- WORK TO COMPLETE: Retype exactly the lines from the line with "From all of" to the end of the data, keeping both boundary lines.

[Spatial reasoning dataset excerpts]
|---|
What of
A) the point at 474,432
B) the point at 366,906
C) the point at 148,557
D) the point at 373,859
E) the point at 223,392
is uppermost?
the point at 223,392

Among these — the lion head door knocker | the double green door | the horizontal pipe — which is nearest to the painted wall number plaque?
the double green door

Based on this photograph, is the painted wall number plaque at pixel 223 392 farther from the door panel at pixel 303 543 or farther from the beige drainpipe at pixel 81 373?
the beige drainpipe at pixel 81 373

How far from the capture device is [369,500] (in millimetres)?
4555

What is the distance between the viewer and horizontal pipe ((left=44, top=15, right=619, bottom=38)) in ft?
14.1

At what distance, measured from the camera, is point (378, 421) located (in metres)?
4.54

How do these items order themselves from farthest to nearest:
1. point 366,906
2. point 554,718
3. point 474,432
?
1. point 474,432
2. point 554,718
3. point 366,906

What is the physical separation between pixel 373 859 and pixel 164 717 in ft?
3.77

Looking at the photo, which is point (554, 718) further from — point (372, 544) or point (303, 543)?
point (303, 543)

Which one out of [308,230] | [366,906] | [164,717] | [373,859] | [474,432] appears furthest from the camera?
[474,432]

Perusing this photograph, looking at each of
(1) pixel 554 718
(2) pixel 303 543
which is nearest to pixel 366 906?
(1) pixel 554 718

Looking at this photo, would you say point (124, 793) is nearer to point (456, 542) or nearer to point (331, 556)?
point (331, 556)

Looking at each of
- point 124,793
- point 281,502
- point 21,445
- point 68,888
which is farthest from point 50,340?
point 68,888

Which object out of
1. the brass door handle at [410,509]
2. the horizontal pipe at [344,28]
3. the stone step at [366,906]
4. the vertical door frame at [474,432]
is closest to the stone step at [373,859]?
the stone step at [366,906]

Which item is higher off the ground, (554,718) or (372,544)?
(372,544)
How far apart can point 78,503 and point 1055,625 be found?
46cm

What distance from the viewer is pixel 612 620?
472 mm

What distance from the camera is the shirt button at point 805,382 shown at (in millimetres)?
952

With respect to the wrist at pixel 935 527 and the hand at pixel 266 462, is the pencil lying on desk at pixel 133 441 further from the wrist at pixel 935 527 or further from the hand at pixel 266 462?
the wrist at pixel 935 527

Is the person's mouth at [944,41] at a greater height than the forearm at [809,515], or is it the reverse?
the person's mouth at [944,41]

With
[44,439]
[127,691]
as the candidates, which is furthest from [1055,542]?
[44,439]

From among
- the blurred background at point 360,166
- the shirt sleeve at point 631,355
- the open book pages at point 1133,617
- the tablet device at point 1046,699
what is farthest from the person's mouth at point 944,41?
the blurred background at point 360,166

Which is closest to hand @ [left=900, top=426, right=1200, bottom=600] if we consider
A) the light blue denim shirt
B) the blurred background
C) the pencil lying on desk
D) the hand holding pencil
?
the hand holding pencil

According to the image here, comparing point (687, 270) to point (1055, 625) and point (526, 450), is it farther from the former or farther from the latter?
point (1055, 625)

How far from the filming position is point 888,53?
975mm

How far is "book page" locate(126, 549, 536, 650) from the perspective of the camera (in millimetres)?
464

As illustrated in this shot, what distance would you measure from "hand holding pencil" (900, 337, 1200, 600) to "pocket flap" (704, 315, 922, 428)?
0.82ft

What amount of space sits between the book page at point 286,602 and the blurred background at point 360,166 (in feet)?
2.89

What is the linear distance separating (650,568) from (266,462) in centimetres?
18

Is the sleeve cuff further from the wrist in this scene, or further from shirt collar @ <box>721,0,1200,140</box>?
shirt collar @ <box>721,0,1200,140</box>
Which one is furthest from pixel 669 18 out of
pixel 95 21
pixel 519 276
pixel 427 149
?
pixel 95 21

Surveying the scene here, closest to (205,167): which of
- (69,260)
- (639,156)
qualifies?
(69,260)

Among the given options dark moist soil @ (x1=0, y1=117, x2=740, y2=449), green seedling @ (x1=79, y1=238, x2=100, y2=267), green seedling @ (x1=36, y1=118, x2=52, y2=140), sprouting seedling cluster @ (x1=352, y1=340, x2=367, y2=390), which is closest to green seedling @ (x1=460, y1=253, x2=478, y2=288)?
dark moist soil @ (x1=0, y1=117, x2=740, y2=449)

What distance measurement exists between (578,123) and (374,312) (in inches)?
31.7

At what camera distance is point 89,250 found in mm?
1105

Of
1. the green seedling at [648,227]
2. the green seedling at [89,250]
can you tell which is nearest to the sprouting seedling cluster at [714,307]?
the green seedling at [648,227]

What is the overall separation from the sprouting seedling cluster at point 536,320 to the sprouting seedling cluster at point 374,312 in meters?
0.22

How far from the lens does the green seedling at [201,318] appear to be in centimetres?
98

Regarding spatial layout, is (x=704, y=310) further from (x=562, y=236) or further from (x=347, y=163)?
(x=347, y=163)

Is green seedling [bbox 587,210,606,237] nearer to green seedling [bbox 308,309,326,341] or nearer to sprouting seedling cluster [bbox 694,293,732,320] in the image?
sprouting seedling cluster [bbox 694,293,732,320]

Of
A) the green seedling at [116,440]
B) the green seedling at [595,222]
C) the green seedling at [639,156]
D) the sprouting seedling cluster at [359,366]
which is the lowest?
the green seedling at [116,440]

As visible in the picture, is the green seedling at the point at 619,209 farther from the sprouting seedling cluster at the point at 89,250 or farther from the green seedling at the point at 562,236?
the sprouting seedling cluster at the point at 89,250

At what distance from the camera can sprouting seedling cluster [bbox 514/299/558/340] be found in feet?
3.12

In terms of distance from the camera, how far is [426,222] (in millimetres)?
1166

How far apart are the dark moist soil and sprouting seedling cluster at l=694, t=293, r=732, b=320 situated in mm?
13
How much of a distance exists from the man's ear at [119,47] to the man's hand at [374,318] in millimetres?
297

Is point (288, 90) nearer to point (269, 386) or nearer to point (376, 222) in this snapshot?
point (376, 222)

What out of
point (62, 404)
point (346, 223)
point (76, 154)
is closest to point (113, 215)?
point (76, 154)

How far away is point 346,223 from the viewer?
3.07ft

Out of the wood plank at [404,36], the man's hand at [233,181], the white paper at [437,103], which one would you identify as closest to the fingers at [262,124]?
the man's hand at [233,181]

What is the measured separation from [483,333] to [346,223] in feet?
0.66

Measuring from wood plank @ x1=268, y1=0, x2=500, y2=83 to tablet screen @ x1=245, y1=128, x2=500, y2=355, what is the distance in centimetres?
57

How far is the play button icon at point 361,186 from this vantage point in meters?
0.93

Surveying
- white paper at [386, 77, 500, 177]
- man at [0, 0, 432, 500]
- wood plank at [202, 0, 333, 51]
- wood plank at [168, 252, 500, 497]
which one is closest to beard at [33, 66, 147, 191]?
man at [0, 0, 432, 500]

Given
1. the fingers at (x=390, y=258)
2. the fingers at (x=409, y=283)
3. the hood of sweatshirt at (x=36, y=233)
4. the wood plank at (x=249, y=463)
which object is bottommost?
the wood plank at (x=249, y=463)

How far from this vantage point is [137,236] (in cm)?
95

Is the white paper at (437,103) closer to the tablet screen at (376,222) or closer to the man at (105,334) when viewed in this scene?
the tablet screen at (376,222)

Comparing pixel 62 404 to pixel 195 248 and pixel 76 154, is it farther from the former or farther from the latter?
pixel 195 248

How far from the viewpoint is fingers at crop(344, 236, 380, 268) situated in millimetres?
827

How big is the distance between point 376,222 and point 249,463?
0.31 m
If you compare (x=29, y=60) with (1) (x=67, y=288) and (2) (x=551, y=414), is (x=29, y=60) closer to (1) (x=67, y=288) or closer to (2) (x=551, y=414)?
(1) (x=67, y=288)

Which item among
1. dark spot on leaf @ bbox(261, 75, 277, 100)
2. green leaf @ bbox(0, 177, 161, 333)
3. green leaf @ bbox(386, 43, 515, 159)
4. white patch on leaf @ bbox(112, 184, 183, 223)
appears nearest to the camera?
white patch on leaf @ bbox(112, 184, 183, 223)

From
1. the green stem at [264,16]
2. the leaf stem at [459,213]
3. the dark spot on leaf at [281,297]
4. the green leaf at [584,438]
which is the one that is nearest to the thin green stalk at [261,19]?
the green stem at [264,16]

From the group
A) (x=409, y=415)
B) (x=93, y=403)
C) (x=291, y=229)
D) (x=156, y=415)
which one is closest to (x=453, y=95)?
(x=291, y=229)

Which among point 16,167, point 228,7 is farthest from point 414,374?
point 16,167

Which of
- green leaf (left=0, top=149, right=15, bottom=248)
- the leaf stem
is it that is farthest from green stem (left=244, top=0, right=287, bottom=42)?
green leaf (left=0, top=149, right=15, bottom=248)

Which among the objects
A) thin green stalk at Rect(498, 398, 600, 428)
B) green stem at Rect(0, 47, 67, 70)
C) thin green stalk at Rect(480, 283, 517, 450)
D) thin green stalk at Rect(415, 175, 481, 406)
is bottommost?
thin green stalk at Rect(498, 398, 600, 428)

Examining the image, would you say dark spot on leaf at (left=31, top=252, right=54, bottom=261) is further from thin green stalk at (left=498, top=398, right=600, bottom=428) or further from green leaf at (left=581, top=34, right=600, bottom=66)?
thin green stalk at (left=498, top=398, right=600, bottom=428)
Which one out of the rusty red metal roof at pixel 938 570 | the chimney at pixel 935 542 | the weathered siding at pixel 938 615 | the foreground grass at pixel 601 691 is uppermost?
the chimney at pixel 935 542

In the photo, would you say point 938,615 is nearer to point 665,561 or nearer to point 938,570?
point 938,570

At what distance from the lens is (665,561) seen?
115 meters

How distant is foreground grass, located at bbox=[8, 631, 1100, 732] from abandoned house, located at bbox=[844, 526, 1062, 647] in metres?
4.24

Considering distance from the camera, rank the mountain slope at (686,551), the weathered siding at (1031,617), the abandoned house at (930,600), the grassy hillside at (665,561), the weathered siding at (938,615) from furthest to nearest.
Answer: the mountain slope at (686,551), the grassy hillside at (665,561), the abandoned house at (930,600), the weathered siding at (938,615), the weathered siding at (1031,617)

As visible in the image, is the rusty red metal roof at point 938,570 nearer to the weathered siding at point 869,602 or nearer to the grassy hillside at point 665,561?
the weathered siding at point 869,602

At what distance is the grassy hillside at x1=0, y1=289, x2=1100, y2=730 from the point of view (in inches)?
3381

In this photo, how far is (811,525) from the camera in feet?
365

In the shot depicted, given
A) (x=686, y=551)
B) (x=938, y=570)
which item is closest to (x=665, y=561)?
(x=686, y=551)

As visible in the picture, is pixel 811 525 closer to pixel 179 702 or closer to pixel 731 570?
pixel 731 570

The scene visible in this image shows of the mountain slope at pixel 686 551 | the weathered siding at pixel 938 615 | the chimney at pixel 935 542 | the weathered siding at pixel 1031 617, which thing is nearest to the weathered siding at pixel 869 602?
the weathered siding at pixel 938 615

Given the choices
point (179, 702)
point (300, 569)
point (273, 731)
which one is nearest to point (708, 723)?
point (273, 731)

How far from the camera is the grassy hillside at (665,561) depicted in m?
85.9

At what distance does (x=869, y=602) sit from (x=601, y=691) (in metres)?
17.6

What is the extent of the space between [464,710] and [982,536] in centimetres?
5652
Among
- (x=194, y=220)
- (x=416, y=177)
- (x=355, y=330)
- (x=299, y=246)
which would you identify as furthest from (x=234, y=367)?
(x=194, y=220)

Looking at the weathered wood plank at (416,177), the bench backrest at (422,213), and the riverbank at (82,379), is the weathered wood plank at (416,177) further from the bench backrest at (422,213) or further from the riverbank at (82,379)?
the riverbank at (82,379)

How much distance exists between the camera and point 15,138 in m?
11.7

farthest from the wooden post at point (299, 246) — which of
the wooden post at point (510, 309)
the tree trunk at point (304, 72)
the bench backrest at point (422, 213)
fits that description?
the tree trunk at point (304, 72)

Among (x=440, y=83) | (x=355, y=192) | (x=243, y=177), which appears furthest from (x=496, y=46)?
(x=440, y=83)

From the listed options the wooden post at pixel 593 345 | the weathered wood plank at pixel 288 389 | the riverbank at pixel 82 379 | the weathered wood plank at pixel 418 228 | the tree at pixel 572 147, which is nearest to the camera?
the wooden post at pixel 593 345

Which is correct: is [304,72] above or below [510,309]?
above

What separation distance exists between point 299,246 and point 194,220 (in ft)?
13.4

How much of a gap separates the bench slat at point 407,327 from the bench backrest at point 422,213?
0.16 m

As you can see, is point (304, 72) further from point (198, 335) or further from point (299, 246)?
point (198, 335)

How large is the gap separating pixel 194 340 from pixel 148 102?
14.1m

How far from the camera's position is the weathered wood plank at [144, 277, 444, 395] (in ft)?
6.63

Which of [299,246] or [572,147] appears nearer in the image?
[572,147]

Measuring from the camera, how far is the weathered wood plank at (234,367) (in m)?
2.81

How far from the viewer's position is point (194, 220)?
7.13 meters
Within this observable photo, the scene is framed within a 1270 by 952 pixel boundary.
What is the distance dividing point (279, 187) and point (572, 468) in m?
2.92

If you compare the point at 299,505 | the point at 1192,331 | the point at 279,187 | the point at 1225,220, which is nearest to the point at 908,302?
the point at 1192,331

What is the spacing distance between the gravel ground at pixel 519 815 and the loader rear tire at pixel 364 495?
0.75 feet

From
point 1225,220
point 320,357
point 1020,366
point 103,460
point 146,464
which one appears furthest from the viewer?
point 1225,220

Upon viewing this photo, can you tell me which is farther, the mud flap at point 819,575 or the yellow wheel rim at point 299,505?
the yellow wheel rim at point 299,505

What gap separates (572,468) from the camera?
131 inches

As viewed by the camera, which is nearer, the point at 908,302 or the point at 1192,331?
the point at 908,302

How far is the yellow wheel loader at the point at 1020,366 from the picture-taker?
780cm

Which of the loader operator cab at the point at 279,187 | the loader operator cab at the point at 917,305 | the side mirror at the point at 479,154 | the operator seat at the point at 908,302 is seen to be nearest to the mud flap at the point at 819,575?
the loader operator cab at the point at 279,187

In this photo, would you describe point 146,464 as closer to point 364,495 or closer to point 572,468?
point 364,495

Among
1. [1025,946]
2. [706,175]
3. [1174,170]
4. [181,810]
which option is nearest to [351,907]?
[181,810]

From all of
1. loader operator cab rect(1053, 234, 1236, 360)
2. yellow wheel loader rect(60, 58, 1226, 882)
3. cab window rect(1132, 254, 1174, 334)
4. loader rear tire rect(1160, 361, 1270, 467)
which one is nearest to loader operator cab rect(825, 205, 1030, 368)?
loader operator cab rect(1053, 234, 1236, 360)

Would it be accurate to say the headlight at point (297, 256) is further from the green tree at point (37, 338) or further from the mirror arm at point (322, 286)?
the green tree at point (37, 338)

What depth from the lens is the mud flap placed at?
|---|
- ANSWER:
From all of
1. loader operator cab rect(1053, 234, 1236, 360)
2. yellow wheel loader rect(60, 58, 1226, 882)
3. cab window rect(1132, 254, 1174, 334)
4. loader rear tire rect(1160, 361, 1270, 467)
which one is nearest to loader operator cab rect(825, 205, 1030, 368)?
loader operator cab rect(1053, 234, 1236, 360)

Would it be accurate to say the headlight at point (297, 256) is further from the green tree at point (37, 338) or further from the mirror arm at point (322, 286)?
the green tree at point (37, 338)

What depth from the lens is the mud flap placed at?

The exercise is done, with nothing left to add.